>> Begin Text passage

W Somerset Maugham compares turnips and sex. Is he wise, or daft? Can we use his wisdom – if any – to make ourselves happier?
You can listen to a podcast of this post here.
I have written often about happiness on this blog. You might like to look at a summary in my piece The one with the links to happiness.
W Somerset Maugham considers happiness and the meaning of life in his essay The Summing Up, written in 1938. Perhaps we can learn from him. Try not to be put off by the old-fashioned way in which he often refers to “men” when he means “people”
W Somerset Maugham is most famous for his short stories
Maugham on writing
In The Summing Up, Maugham asks whether writing itself is enough for a happy life…
From time to time I have asked myself whether I should have been a better writer if I had devoted my whole life to literature.
… and concludes:
Somewhat early, but at what age I cannot remember, I made up my mind that, having but one life, I should like to get the most I could out of it. It did not seem to me enough merely to write.
Maugham on sociability
Maugham goes on to consider various options for happiness, despite handicaps including a surprisingly antisocial nature:
I was small; I was shy; I had poor health. I had not facility for games, which play so great a part in the normal life of Englishmen; and I had, whether for any of these reasons or from nature I do not know, an instinctive shrinking from my fellow men that has made it difficult for me to enter into any familiarity with them.

>> End Text passage
>> Begin Information shown

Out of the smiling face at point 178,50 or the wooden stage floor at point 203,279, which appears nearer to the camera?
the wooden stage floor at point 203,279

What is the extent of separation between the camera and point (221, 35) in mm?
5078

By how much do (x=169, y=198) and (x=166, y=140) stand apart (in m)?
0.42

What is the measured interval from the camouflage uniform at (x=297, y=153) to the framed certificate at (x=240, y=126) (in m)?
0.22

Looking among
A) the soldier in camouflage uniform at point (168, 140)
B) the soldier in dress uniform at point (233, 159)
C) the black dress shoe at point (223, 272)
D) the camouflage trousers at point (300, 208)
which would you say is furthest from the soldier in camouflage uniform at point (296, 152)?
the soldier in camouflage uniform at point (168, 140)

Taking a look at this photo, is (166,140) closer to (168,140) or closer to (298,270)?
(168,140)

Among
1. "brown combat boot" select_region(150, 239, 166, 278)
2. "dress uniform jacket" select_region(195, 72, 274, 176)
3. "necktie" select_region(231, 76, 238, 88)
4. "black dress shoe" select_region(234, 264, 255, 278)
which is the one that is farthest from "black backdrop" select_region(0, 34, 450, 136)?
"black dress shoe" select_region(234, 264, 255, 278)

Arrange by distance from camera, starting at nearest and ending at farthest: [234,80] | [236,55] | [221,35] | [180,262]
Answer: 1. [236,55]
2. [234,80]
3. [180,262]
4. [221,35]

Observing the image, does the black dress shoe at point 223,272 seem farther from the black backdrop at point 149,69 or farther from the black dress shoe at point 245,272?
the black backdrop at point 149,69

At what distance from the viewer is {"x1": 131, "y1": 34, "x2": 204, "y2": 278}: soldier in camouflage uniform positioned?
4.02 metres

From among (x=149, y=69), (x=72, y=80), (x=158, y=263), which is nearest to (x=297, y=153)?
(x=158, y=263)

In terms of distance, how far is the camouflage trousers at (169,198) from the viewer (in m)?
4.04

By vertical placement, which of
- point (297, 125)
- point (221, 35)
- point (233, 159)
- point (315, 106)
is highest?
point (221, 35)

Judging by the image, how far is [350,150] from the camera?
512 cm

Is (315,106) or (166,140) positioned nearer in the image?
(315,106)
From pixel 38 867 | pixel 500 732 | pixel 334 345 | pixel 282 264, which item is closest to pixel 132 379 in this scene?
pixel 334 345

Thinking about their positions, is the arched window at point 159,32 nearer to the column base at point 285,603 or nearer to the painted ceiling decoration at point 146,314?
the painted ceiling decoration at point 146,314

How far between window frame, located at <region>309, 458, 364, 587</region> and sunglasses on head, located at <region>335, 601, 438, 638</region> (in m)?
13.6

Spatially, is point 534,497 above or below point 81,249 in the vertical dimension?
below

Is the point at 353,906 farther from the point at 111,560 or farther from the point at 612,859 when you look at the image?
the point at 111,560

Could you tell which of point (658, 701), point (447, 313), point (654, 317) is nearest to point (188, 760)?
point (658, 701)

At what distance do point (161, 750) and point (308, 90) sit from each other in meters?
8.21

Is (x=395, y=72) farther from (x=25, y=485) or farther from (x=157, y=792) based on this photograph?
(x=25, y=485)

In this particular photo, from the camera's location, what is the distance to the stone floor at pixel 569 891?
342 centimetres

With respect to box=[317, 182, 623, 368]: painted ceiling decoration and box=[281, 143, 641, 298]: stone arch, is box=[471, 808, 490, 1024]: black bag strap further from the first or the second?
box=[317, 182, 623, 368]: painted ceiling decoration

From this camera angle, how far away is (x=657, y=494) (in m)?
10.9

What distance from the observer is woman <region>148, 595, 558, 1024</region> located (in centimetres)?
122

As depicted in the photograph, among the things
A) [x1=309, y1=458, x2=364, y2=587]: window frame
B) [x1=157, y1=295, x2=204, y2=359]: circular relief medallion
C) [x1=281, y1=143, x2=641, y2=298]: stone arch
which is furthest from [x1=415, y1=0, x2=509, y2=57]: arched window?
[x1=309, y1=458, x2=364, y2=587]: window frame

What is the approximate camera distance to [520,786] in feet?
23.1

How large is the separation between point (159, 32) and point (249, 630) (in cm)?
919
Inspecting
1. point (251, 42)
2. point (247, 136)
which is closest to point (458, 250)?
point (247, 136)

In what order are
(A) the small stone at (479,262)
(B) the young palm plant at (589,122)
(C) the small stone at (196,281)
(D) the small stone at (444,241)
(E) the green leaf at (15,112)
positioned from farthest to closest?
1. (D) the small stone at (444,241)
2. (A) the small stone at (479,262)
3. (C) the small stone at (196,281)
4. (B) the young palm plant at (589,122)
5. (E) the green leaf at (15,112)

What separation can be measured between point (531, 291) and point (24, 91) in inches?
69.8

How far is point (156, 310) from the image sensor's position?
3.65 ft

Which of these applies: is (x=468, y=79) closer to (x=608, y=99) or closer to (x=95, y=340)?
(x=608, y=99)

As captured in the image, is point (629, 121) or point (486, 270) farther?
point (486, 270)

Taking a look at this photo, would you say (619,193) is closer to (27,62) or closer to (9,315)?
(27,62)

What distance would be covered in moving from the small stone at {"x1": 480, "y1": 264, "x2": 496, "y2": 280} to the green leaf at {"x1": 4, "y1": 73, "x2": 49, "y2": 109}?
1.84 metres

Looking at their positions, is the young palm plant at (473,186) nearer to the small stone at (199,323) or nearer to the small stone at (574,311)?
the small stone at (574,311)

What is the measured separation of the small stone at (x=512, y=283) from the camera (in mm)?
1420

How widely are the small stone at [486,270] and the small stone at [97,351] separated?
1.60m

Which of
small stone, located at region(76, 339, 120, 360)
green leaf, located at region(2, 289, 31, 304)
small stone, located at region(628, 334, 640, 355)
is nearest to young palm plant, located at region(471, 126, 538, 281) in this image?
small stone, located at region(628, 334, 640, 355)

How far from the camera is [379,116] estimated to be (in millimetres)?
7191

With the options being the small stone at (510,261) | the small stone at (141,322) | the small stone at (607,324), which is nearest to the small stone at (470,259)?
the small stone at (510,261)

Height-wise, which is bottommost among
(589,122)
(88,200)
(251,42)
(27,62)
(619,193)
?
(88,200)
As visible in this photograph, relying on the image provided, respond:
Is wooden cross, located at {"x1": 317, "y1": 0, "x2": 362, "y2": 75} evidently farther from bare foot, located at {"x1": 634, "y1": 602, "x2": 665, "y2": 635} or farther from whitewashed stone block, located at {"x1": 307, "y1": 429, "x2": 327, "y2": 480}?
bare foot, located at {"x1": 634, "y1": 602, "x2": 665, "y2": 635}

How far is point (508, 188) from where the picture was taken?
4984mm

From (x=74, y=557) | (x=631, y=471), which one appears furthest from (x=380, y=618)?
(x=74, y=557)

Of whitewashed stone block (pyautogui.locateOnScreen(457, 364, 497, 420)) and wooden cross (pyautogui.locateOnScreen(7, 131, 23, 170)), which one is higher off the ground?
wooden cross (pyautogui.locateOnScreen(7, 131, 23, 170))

>> End Information shown

■ **What is asked**:
Reproduce verbatim everything in the Maugham post from "Maugham on sociability" down to "familiarity with them.". The rows aren't needed for this.

■ **Answer in full**:
Maugham on sociability
Maugham goes on to consider various options for happiness, despite handicaps including a surprisingly antisocial nature:
I was small; I was shy; I had poor health. I had not facility for games, which play so great a part in the normal life of Englishmen; and I had, whether for any of these reasons or from nature I do not know, an instinctive shrinking from my fellow men that has made it difficult for me to enter into any familiarity with them.